North Carolina, Kemp adds, “is a place that deeply impacted me during some very formative years and always holds a place in my heart. Hopefully, we can make a small impact in the relief efforts.”
Eugene jazz and pop singer-songwriter Halie Loren joins Kemp at the benefit. Known for covering jazz standards, Loren says this time she’ll perform acoustic originals along with her partner, Daniel Gallo.
“I have performed in many areas affected by Hurricane Helene,” Loren says, “and have loved my time spent in those beautiful places and being with the people I’ve come to call friends and colleagues there.”
Loren adds, “We, in this area, know the horrors of climate in the form of unprecedented natural disasters,” such as wildfires, “so even though we as Oregonians are literally across the continent from the hurricane’s path, we are in a position to understand and empathize deeply and to feel especially inspired to try and help however we can,” she says.
Along with Kemp and Loren, award-winning Kyrgyzstan-born classical pianist Andrei Andreev will also perform. Oregon-based bluegrass band Midnight45 and Danger Gently, a Central Oregon group playing traditional Appalachian music, led by Darin Gentry, originally from Western North Carolina, round out the bill.
Suzanne Adkins, from Bend, plays bass in Danger Gently, and she says while she doesn’t have a direct connection to North Carolina, she has friends in Asheville. She also has family in New Orleans who were affected by Hurricane Katrina in 2005, making disaster recovery a topic close to her heart.
The Eugene benefit is the third benefit of its kind organized in part by Adkins, Gentry and fellow Central Oregon musician Austin Quattlebaum, who also has strong ties to North Carolina.
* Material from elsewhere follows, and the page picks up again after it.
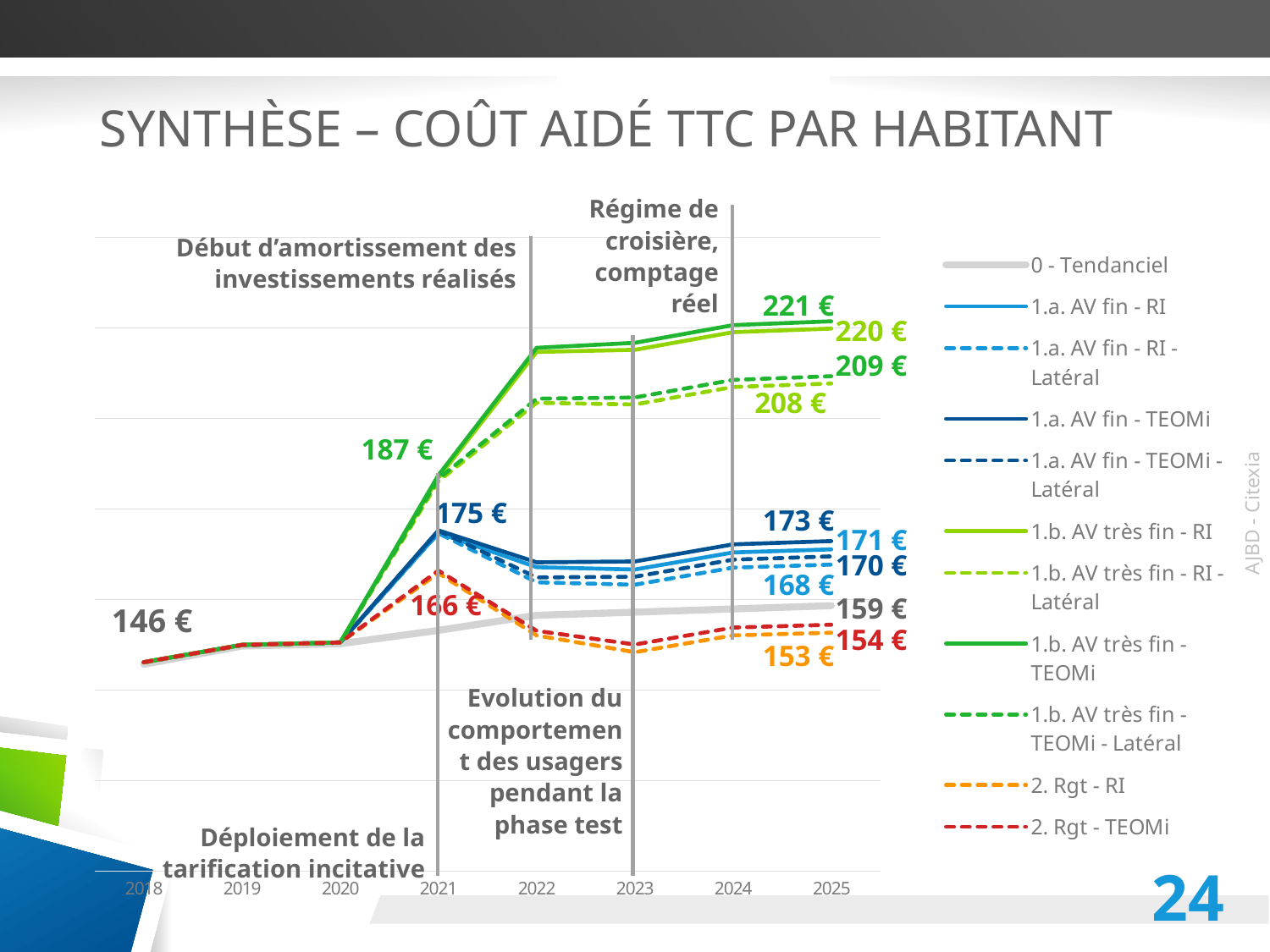
How many series does the legend list? 11 What is the value of the 0 - Tendanciel series in 2025? 159 € What is the value of the 2. Rgt - RI series in 2025? 153 € Does the 0 - Tendanciel series rise or fall from 2018 to 2025? rise What is the value shown for 2018, where all series start? 146 € What is the value of the 1.b. AV très fin - TEOMi series in 2025? 221 € What is the title of the slide containing the chart? SYNTHÈSE – COÛT AIDÉ TTC PAR HABITANT What kind of chart is shown on the slide? line chart What is the difference between the highest 2025 value (221 €) and the lowest 2025 value (153 €)? 68 € How many years are shown on the x axis? 8 Which series has the lowest value in 2025? 2. Rgt - RI Which series has the highest value in 2025? 1.b. AV très fin - TEOMi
The first was in late November in Central Oregon, and the second on Jan. 4 at Silver Moon Brewing in Bend.
As well as music, the Eugene benefit will host a silent auction, with a massage chair and baked goods for sale in the lobby. “I am passionate about helping people impacted by these disasters,” Adkins says, “especially now that the media has moved on.”
Martin Anderson, music director and morning host at WNCW, a public radio station in Asheville, lived in Eugene in the ’90s and hosted programs on KLCC. He says Eugene and Asheville, home to the University of North Carolina at Asheville, are like sister cities: medium-sized university towns with strong regional identities that love and support music and the arts, so Eugene’s Helene benefit has special meaning.
“The national spotlight on our crisis may have left us,” Anderson says of the storm, “but local nonprofits, churches, governments and individuals continue to pitch in where they can.”
“It should come as no surprise to anyone familiar with Eugene and Asheville that the former would pitch in to help folks in the latter,” he adds.